PDFsam -- PDF Split-And-Merge is a handy open-source tool. (
http://www.pdfsam.org/)
But its title is its featureset, for the most part. It allows you to reorder
PDFs, pull pages out, add pages in, rotate pages 90, 180, 270 degrees, etc.
Command-line driven but there's also a gui console.
It's got a windows installer, but should run anywhere Java is available.
Sounds like on top of the scanning and organizing solution, you need to
figure out some OCR application to extract metadata from each of the PDFs in
a large-scale way.
If you're planning to put these out for public consumption, you can use
Google to assist you in your scanning and indexing:
http://www.labnol.org/software/convert-scanned-pdf-images-to-text-with-goog…
Alternatively, the open-source OCR world is getting better fast. Check out
OCRopus (http://en.wikipedia.org/wiki/OCRopus) -- it's a linux-based
command-line OCR tool. You should be able to incorporate this into a
workflow, it'll spit out what it thinks your PDF says in htmlish (specified
here: http://docs.google.com/View?docid=dfxcv4vc_67g844kf).
I could see a workflow on your end that creates four rotations of each page
scanned, then attempts to OCR them in each degree of rotation with OCRopus,
compares the results, and persists in your datastore the one with the
highest combination of recognized characters and recognition score.

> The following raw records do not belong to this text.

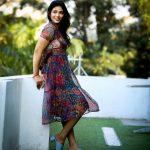 Priyanka Jawalkar, Taxiwala actress, wallpaper, hd, new heroine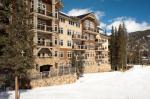 Empire Colorado Hotels - Timbers & Lone Eagle By Keystone Resort
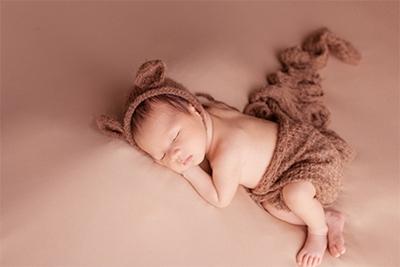 2021丑牛年农历九月初七日出生的男孩子命好吗?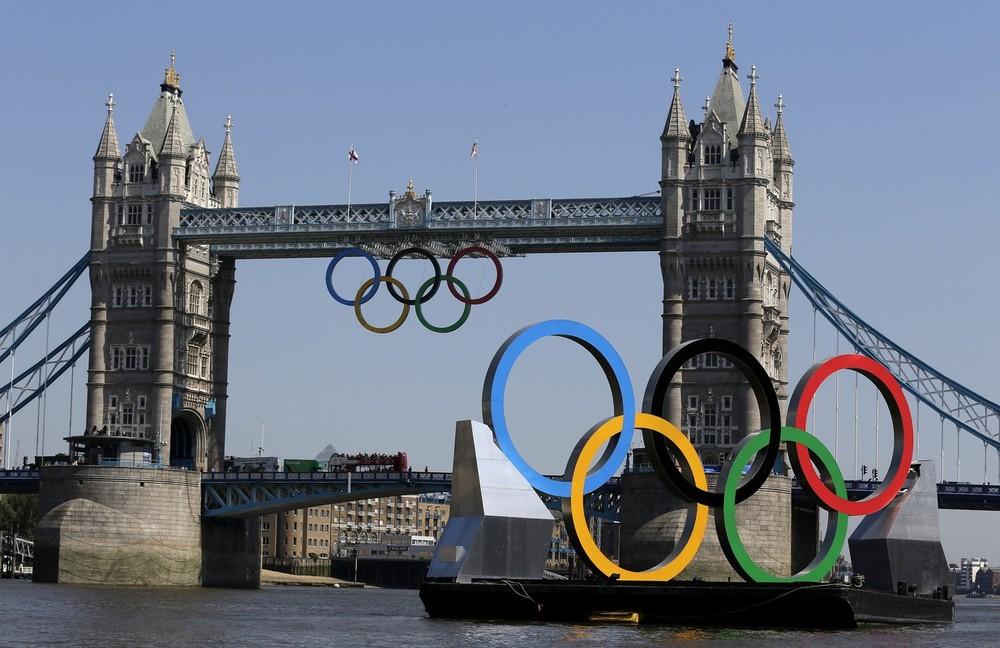 Los Juegos Olímpicos de Londres 2012 en números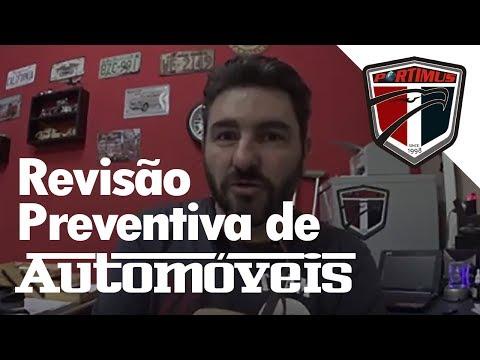 REVISÃO PREVENTIVA DE AUTOMÓVEIS - PORTIMUS MECÂNICA AUTOMOTIVA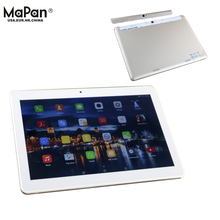 1920x1200 HD resolutie IP67 waterdichte 10 inch 4g <span class=keywords><strong>tablet</strong></span> pc met sim-kaart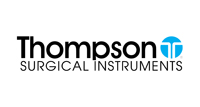 thompson-logo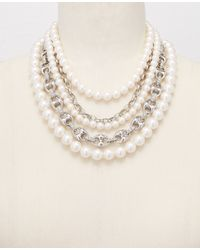 Ann Taylor | Metallic Heirloom Pearl Statement Necklace | Lyst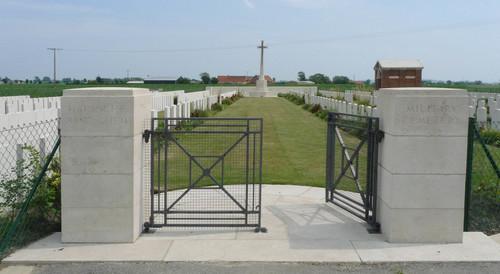 Poperinge Nachtegaalstraat zonder nummer Britse militaire begraafplaats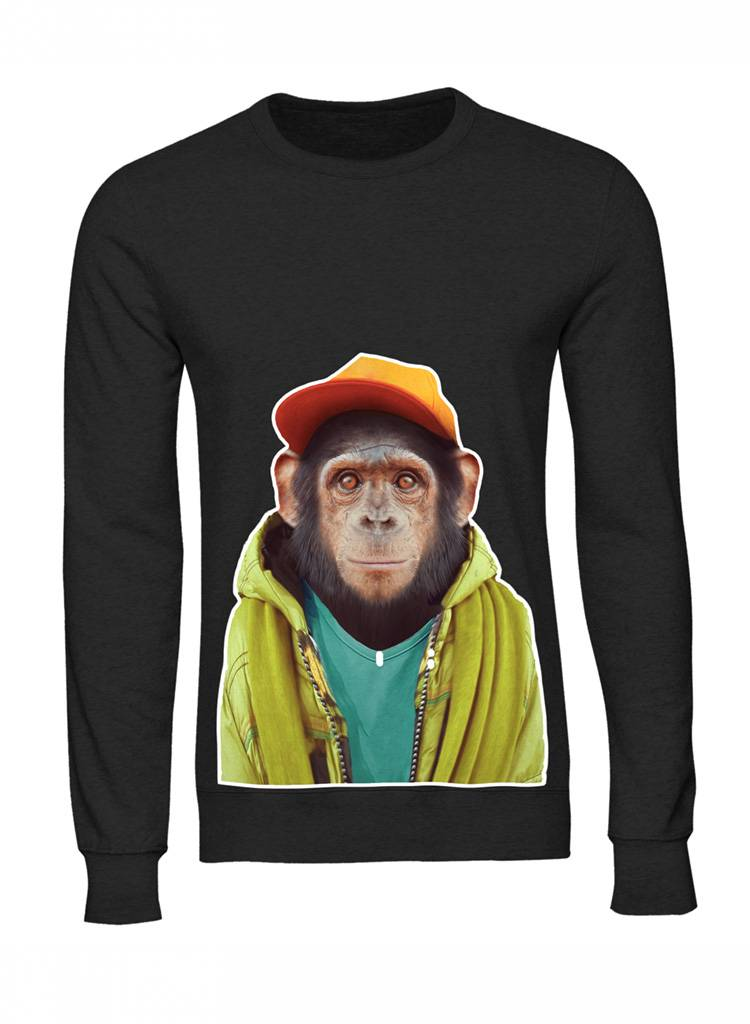 Sweatshirt Men - Chimpanzee - Zoo Portraits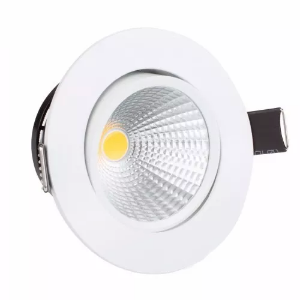 Kit 5 Mini Spot Led 3w COB Redondo - Branco Quente
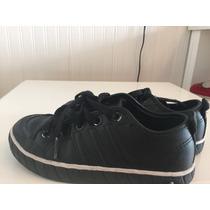 Zapatillas De Cuero Niños Adidas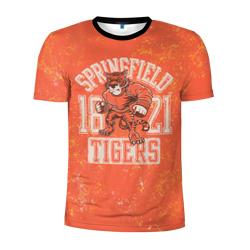 Team t-shirt 12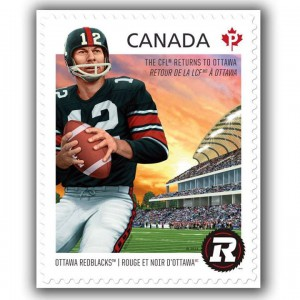 The Redblacks were also featured on this Permanent-rate stamp (CS #2755).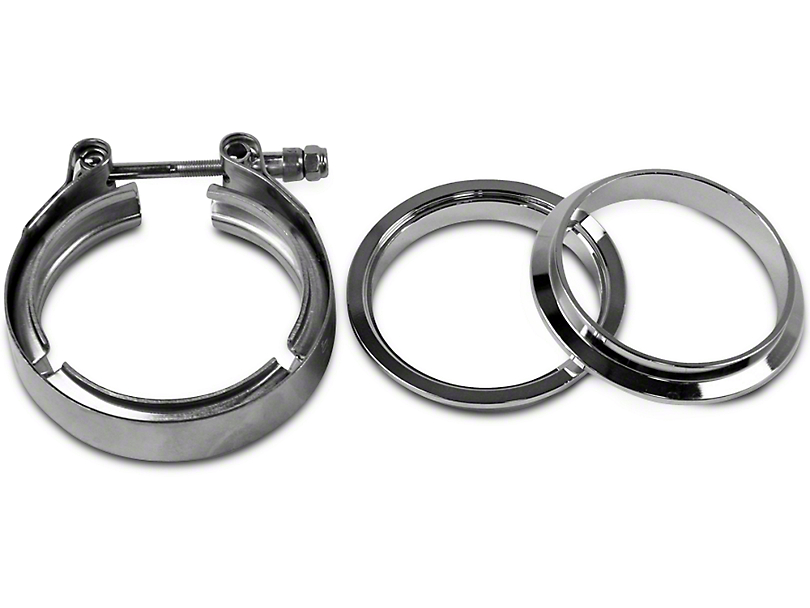 GMS 3 in. Mating Male to Female Interlocking Flange w/ V-Band Exhaust Clamp - Stainless Steel (97-19 F-150)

I
suppose this is only really helpful if a) your PDFs often get scanned
upside-down or sideways, and b) all your PDFs have some amount of digital
typography on them.
Anyway, a couple ideas.
-----
Luke Peterson
On Sat, Apr 3, 2010 at 11:56 AM, Nils Hammerfest &lt;list(a)nilsgey.de&gt; wrote:
...
   Get a quality
enterprise content management system. There is a
 full-blown FOSS one called Alfresco that you could try out and see how
 it goes:
 http://www.alfresco.com/products/networks/compare/ 
 Thanks for your information. I will have a look at this
  > 2) Do you know any free PDF editor besides
"PDFEdit" (which seemed fine  from screenshots and descriptions, but first
tries were not successful)

 Sorry, have no clue there, the usual advice about editing PDFs is to
 edit the SOURCE document and regenerate the PDF. PDFs really aren't
 intended to be edited - text editing even in Adobe Acrobat is tedious.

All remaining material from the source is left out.